Tanto espinhos como pedras serão instrumentos para mudanças,
aprendizados e renovação.
Um aspecto que nunca passara pela minha
cabeça sobre os conceitos de inteligência e sabedoria foi explicada por
um amigo, dia desses, de uma forma bastante simples e através de
pouquíssimas palavras: a inteligência não é boa nem ruim, e tanto pode
ser usada para o bem como para o mal, ao passo que a sabedoria está
sempre ligada ao bem.
Eu estava meio perdido num labirinto de
explicações mais complicadas, como algumas que apresentei acima,
abarcando hereditariedade, nutrição, ambiente, cultura, e meu amigo
disse a coisa mais importante, afinal. Acho que ele disse a verdade.

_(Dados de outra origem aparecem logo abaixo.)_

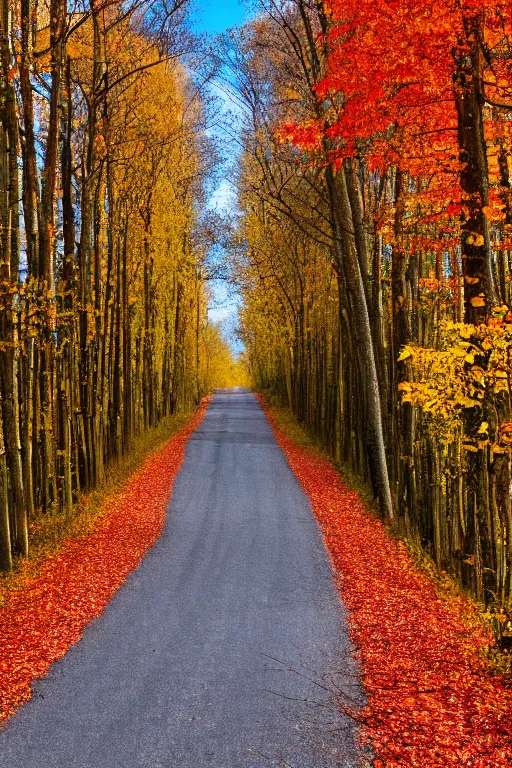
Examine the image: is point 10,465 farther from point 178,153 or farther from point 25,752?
point 178,153

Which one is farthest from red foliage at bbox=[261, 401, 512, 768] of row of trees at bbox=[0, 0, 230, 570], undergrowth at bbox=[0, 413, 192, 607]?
row of trees at bbox=[0, 0, 230, 570]

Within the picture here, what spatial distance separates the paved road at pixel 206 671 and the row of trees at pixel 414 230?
1.85m

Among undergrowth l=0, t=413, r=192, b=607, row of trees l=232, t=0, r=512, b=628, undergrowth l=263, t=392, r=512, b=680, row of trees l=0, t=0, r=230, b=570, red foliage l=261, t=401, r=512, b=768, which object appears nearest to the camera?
red foliage l=261, t=401, r=512, b=768

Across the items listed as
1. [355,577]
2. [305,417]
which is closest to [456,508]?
[355,577]

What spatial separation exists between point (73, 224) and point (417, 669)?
9.93 m

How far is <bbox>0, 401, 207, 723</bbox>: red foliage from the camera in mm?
5738

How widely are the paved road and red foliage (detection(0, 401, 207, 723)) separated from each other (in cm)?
19

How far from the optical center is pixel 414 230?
37.8 ft

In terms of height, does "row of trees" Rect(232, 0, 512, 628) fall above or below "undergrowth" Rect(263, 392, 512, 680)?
above

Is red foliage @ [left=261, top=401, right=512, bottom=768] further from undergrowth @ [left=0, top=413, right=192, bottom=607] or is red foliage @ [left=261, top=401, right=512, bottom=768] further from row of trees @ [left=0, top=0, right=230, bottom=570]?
row of trees @ [left=0, top=0, right=230, bottom=570]

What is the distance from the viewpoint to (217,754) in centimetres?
434

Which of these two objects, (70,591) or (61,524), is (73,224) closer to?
(61,524)

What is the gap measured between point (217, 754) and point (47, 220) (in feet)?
27.2

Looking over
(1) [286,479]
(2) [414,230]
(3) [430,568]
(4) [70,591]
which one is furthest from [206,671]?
(1) [286,479]
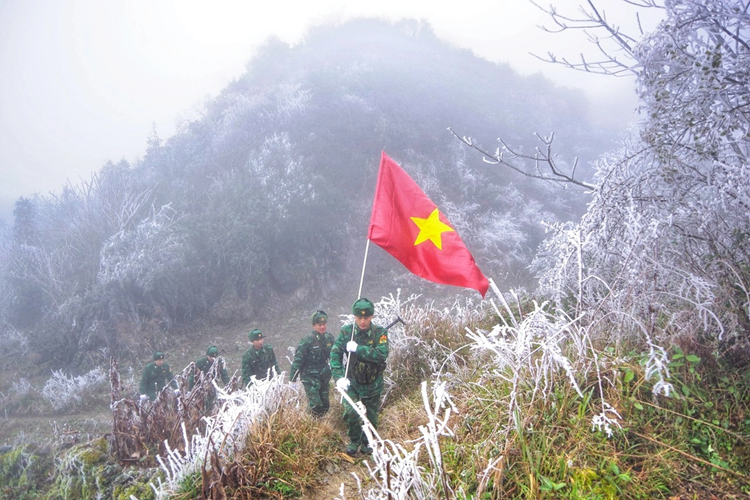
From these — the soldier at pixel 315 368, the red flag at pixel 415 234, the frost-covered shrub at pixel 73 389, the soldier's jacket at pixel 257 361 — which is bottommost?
the frost-covered shrub at pixel 73 389

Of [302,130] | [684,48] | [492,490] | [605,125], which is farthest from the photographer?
[605,125]

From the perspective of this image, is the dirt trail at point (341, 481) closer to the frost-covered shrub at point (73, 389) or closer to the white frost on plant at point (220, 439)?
the white frost on plant at point (220, 439)

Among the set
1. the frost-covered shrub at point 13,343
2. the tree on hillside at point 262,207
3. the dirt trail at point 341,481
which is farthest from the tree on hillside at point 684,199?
the frost-covered shrub at point 13,343

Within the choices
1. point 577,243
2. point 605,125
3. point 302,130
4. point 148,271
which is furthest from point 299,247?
point 605,125

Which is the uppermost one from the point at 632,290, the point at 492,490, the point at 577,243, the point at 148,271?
the point at 577,243

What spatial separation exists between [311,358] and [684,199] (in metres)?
4.51

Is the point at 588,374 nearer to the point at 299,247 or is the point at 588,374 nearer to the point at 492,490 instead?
the point at 492,490

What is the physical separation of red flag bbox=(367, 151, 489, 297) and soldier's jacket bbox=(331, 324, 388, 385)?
0.98m

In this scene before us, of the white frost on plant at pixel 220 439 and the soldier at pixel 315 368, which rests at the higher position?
the white frost on plant at pixel 220 439

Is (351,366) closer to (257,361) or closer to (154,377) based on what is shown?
(257,361)

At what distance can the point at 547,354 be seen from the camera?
3.14 m

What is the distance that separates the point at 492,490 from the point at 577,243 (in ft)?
6.07

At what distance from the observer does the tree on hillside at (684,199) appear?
10.00ft

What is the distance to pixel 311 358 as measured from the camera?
18.7ft
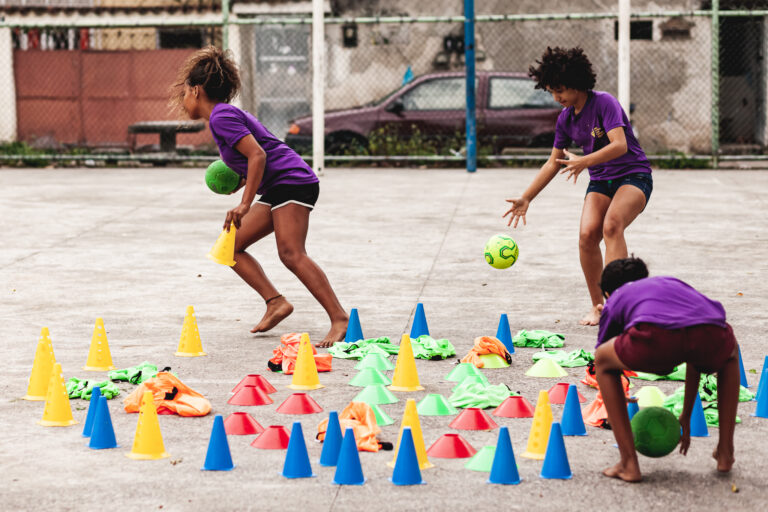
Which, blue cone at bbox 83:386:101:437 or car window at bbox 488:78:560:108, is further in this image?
car window at bbox 488:78:560:108

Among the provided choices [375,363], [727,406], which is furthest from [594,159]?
[727,406]

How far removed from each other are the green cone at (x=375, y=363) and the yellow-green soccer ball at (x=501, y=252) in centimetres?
144

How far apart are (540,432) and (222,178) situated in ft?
11.2

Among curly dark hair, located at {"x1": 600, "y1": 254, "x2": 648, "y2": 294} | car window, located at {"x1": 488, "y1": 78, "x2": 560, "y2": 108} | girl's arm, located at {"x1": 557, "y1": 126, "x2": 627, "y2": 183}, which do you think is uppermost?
car window, located at {"x1": 488, "y1": 78, "x2": 560, "y2": 108}

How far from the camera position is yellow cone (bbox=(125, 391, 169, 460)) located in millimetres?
4578

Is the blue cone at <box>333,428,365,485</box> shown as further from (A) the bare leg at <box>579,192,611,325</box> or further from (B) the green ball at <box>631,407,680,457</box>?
(A) the bare leg at <box>579,192,611,325</box>

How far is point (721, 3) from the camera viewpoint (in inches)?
875

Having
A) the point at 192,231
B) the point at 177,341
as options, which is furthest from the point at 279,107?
the point at 177,341

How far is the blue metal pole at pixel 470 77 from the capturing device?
16453mm

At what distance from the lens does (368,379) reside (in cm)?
586

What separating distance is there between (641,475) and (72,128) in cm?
2160

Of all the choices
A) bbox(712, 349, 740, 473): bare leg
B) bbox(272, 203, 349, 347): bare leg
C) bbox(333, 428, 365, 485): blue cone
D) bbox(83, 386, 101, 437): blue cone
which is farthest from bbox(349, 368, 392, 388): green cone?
bbox(712, 349, 740, 473): bare leg

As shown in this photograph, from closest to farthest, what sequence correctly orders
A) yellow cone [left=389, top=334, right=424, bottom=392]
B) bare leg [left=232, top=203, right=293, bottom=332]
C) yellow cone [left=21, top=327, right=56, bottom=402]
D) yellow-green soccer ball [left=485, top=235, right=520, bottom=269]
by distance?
1. yellow cone [left=21, top=327, right=56, bottom=402]
2. yellow cone [left=389, top=334, right=424, bottom=392]
3. bare leg [left=232, top=203, right=293, bottom=332]
4. yellow-green soccer ball [left=485, top=235, right=520, bottom=269]

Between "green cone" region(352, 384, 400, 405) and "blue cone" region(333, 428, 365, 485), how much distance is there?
1149mm
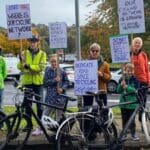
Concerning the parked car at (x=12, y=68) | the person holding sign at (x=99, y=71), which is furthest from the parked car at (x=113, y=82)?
the person holding sign at (x=99, y=71)

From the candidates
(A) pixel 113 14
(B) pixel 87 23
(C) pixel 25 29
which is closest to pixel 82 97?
(C) pixel 25 29

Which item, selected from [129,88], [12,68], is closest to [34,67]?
[129,88]

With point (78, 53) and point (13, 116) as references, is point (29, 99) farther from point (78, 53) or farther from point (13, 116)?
point (78, 53)

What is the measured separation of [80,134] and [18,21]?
2.87 metres

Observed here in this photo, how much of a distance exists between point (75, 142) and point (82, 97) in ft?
4.64

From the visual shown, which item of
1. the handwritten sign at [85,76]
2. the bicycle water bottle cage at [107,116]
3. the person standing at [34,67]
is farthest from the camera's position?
the person standing at [34,67]

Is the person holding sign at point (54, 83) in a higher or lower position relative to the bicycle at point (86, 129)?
higher

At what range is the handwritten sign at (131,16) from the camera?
10.4 meters

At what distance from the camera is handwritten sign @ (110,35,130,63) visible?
398 inches

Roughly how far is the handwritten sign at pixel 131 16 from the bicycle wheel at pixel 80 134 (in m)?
2.06

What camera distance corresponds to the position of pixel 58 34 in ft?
35.1

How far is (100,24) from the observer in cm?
4794

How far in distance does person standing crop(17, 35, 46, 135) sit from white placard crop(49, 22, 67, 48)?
0.31 metres

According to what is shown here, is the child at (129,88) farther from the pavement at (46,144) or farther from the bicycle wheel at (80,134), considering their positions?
the bicycle wheel at (80,134)
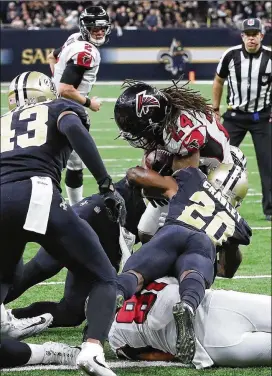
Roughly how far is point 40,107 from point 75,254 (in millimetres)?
626

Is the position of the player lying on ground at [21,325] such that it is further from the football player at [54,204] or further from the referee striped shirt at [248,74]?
the referee striped shirt at [248,74]

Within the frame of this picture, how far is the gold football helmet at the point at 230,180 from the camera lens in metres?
4.81

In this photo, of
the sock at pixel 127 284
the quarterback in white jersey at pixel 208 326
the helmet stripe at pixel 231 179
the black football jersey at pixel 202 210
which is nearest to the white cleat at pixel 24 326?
the quarterback in white jersey at pixel 208 326

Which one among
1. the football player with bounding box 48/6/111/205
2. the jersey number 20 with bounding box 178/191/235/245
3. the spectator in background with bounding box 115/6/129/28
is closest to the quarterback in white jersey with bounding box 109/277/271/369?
the jersey number 20 with bounding box 178/191/235/245

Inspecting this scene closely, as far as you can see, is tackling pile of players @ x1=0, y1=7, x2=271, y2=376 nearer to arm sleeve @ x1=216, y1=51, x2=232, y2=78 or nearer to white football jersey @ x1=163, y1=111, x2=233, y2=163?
white football jersey @ x1=163, y1=111, x2=233, y2=163

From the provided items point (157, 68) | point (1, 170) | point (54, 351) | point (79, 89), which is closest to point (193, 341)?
point (54, 351)

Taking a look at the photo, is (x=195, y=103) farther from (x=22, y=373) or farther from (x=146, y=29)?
(x=146, y=29)

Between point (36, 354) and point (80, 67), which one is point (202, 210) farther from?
point (80, 67)

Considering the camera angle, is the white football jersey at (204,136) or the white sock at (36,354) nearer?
the white sock at (36,354)

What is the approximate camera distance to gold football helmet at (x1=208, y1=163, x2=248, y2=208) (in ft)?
15.8

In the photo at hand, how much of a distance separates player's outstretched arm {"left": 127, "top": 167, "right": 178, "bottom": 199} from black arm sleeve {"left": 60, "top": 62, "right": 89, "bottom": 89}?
315 cm

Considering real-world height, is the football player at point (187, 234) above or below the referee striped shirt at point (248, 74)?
above

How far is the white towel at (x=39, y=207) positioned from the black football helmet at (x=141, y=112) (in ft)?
2.73

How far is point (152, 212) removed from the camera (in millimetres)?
4766
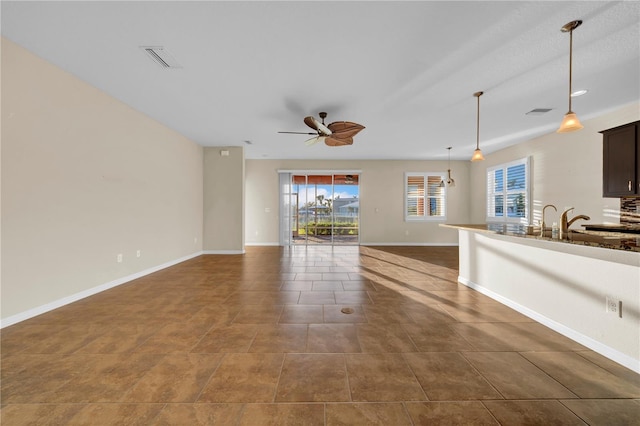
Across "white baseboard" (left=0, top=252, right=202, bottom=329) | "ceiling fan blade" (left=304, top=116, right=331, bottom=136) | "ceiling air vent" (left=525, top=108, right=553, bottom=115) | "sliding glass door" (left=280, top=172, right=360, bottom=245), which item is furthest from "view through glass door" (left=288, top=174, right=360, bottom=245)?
"ceiling air vent" (left=525, top=108, right=553, bottom=115)

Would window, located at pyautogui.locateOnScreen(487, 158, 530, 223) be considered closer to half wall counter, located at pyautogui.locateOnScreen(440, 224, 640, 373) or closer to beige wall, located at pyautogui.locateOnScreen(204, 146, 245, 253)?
half wall counter, located at pyautogui.locateOnScreen(440, 224, 640, 373)

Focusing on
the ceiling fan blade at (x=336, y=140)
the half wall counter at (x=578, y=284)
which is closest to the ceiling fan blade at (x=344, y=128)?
the ceiling fan blade at (x=336, y=140)

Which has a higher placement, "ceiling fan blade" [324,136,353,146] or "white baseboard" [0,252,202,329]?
"ceiling fan blade" [324,136,353,146]

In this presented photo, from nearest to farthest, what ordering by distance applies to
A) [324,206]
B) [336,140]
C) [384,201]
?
[336,140]
[384,201]
[324,206]

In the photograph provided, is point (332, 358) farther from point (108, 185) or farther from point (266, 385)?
point (108, 185)

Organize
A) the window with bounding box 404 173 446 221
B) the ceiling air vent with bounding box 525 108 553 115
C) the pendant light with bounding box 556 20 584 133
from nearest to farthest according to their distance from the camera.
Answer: the pendant light with bounding box 556 20 584 133, the ceiling air vent with bounding box 525 108 553 115, the window with bounding box 404 173 446 221

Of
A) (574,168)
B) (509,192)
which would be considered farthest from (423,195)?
(574,168)

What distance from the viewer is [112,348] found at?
6.73ft

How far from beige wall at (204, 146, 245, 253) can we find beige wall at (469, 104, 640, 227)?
683 centimetres

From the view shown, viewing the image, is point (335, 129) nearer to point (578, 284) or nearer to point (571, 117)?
point (571, 117)

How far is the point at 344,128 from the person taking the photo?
3693mm

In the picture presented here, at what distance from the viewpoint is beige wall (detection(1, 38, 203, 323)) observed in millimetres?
2455

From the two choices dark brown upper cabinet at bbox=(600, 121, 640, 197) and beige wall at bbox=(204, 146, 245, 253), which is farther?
beige wall at bbox=(204, 146, 245, 253)

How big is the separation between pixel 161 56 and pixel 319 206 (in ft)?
19.3
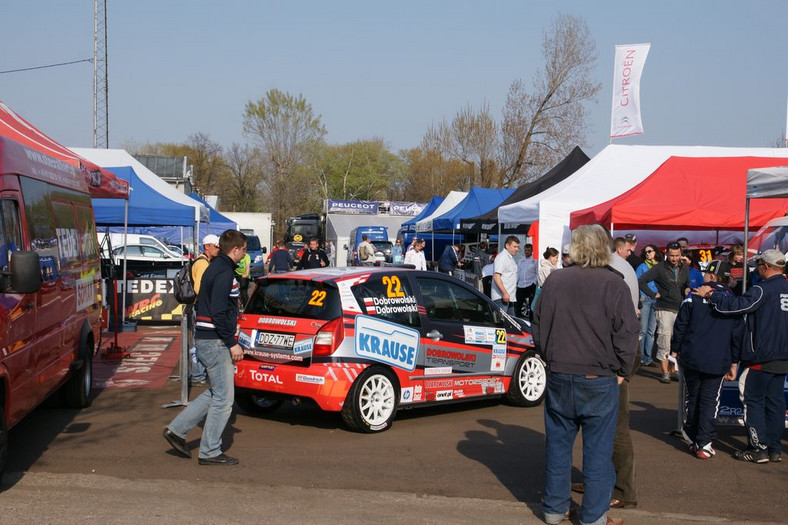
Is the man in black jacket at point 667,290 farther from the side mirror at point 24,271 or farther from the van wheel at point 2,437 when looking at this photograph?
the van wheel at point 2,437

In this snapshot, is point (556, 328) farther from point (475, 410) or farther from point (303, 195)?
point (303, 195)

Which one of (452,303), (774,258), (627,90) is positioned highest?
(627,90)

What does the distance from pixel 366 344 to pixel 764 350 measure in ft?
11.7

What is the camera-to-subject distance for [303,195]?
7269 centimetres

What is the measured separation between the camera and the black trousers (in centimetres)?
724

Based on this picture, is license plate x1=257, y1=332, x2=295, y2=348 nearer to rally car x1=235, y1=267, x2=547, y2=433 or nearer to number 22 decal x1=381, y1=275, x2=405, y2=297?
rally car x1=235, y1=267, x2=547, y2=433

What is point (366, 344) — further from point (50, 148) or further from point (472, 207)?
point (472, 207)

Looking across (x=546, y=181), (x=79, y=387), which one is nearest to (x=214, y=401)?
(x=79, y=387)

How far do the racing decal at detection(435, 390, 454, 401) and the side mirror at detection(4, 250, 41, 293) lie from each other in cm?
439

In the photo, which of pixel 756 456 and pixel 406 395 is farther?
pixel 406 395

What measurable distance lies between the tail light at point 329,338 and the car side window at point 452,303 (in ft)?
4.06

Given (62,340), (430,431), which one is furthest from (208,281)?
(430,431)

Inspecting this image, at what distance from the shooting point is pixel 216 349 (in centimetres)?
666

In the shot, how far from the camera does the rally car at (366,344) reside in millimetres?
7859
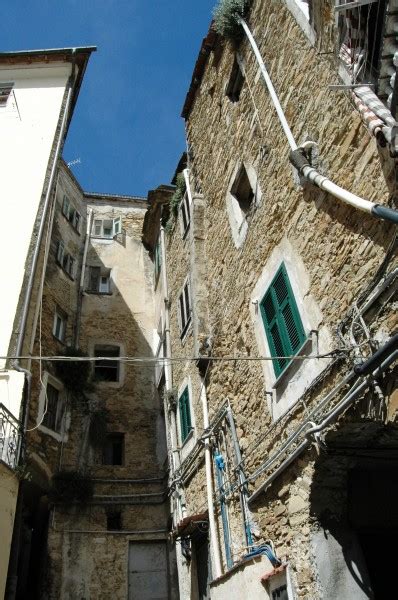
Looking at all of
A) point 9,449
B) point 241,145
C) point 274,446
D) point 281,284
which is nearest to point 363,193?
point 281,284

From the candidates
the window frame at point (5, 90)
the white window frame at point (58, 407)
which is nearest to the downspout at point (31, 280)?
the window frame at point (5, 90)

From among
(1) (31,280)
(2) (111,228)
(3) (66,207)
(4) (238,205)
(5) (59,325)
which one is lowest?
(4) (238,205)

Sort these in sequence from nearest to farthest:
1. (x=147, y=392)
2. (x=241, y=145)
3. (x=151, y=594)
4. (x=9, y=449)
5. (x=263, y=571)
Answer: (x=263, y=571) < (x=9, y=449) < (x=241, y=145) < (x=151, y=594) < (x=147, y=392)

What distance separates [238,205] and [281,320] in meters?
3.45

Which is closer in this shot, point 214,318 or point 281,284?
point 281,284

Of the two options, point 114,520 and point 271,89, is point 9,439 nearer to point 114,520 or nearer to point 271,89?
point 114,520

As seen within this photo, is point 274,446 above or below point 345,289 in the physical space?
below

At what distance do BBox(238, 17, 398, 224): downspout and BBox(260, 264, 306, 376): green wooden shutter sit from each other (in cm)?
144

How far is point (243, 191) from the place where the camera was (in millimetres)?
9695

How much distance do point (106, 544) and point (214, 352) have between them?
261 inches

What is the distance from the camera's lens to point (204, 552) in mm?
9648

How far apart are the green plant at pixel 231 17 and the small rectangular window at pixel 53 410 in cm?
1012

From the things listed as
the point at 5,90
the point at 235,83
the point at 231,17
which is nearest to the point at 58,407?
the point at 235,83

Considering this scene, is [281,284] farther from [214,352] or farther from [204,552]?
[204,552]
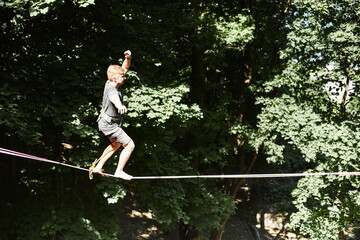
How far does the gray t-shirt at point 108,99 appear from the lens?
547 centimetres

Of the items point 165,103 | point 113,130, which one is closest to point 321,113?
point 165,103

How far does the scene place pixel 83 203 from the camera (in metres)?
11.0

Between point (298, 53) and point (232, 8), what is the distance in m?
3.56

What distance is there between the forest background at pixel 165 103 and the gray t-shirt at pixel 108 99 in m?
3.51

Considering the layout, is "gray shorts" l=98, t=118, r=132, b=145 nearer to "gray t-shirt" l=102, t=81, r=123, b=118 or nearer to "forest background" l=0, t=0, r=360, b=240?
"gray t-shirt" l=102, t=81, r=123, b=118

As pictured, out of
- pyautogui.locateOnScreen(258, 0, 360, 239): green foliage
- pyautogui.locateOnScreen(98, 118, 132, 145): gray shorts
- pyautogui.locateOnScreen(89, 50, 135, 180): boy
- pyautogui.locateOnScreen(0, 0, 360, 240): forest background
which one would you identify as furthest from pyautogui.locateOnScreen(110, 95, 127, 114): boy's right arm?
pyautogui.locateOnScreen(258, 0, 360, 239): green foliage

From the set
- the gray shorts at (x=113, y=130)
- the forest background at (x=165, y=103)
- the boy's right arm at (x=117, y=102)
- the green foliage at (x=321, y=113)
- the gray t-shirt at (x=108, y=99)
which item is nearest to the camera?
the boy's right arm at (x=117, y=102)

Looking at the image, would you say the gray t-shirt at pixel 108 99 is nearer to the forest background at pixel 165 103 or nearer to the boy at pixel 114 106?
the boy at pixel 114 106

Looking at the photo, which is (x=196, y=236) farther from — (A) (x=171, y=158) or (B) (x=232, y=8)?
(B) (x=232, y=8)

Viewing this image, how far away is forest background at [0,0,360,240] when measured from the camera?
31.6 feet

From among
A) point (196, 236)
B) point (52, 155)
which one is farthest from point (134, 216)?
point (52, 155)

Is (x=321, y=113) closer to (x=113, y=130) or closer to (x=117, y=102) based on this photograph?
(x=113, y=130)

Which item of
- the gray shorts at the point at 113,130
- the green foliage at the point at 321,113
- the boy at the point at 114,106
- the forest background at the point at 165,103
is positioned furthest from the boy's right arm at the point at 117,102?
the green foliage at the point at 321,113

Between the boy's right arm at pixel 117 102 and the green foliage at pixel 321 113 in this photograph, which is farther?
the green foliage at pixel 321 113
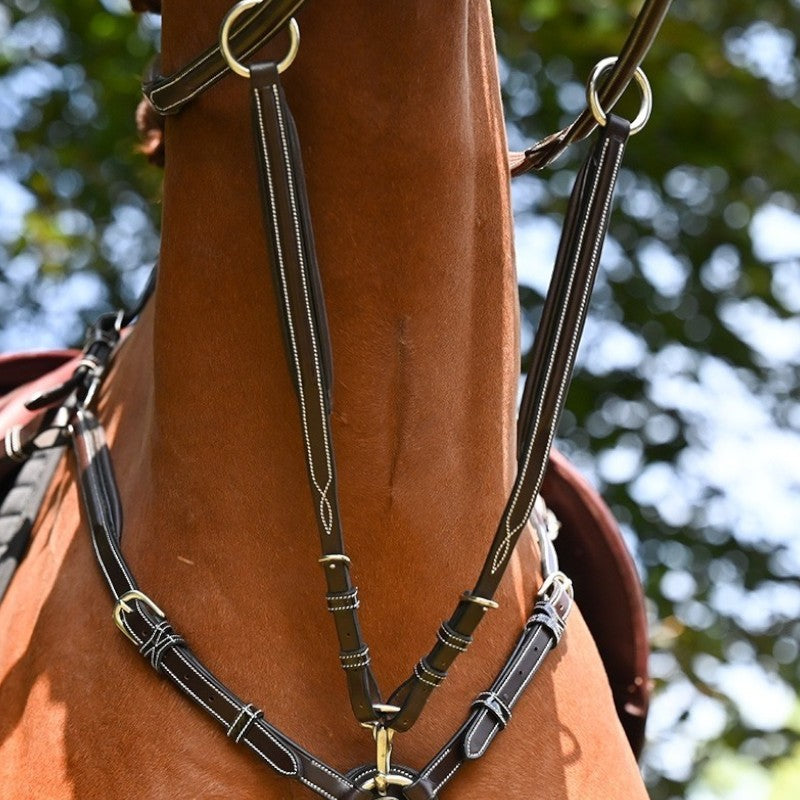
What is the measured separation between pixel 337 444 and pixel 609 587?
4.17 feet

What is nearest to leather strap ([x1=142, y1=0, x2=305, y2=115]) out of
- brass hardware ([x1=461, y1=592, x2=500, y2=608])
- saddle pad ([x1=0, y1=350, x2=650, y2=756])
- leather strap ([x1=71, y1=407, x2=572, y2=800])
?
leather strap ([x1=71, y1=407, x2=572, y2=800])

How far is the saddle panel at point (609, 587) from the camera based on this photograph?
2730mm

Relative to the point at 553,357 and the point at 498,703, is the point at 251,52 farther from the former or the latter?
the point at 498,703

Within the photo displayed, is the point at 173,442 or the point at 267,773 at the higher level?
the point at 173,442

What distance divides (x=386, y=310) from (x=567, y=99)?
3.56m

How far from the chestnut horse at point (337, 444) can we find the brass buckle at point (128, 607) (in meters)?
0.02

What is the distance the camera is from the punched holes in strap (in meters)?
1.62

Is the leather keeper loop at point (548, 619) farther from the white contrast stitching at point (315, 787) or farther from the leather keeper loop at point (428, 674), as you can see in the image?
the white contrast stitching at point (315, 787)

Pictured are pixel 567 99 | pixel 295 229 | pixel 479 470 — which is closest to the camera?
pixel 295 229

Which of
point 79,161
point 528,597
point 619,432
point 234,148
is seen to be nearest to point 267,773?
point 528,597

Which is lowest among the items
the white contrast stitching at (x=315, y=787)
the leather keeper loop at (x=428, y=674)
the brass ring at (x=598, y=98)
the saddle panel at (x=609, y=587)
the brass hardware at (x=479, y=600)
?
the white contrast stitching at (x=315, y=787)

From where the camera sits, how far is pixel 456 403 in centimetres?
169

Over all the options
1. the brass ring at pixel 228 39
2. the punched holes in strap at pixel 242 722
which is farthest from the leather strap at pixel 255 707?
the brass ring at pixel 228 39

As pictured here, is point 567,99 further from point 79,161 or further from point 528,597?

Afinal, quem conseguiria, se não fosse dotado de uma inteligência acima
da média, inventar vírus poderosíssimos para infectar computadores? E
quem, se não fosse inteligente, conseguiria inventar planos, estratégias
e táticas para tantas coisas ruins, como guerras, grandes e
bem-sucedidos assaltos e manipulação de pessoas? Qual a possibilidade de
uma pessoa sábia dedicar seu tempo e energia para construir coisas que
destruirão? E aí ficou totalmente clara a distinção: uma pessoa
inteligente não é necessariamente uma pessoa sábia, pelos exemplos que
citei. Da mesma forma, uma pessoa sábia não será necessariamente
inteligente.
Todavia, é claro que sempre estamos à espera do
melhor. Assim, se uma pessoa inteligente conquistar a sabedoria, terá
subido degraus e degraus de uma escada muitas vezes íngreme, terá
avançado muito em seu caminho muitas vezes cheio de obstáculos, e terá
começado a contribuir grandemente para a evolução da humanidade. E se
sua inteligência era apenas mais uma força para essa evolução, quando
acompanhada da sabedoria fará toda a diferença.
Não desprezo a
inteligência. Muito pelo contrário, adoro conviver e trocar idéias com
pessoas brilhantes. Não descarto a erudição e a cultura, pois tudo faz
de nós seres humanos com maiores capacidades e possibilidades. Coloco,
porém, a sabedoria acima de todos esses atributos, porque a sabedoria,
sozinha, conduzirá ao caminho dos caminhos, que se chama paz.